Start of Records to use

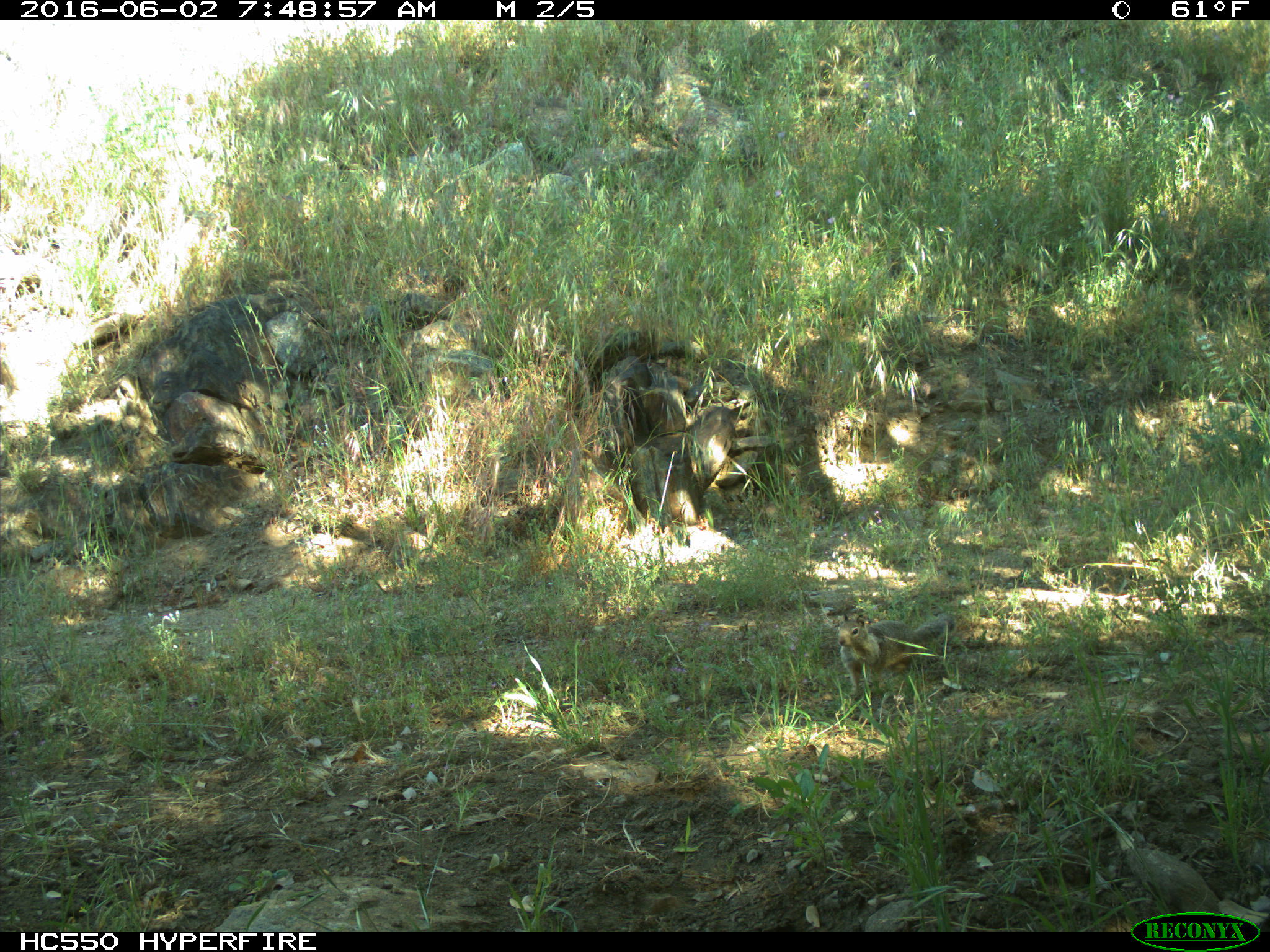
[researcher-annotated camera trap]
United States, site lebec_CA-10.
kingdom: Animalia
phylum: Chordata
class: Mammalia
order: Rodentia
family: Sciuridae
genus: Otospermophilus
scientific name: Otospermophilus beecheyi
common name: california ground squirrel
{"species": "Otospermophilus beecheyi (california ground squirrel)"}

End of Records to use

* _About this exercise_: Retyping should start at the first line of the data above and stop after the line with "common name: california ground squirrel", and no picture should be included.

* _Finished exercise_:
[researcher-annotated camera trap]
United States, site lebec_CA-10.
kingdom: Animalia
phylum: Chordata
class: Mammalia
order: Rodentia
family: Sciuridae
genus: Otospermophilus
scientific name: Otospermophilus beecheyi
common name: california ground squirrel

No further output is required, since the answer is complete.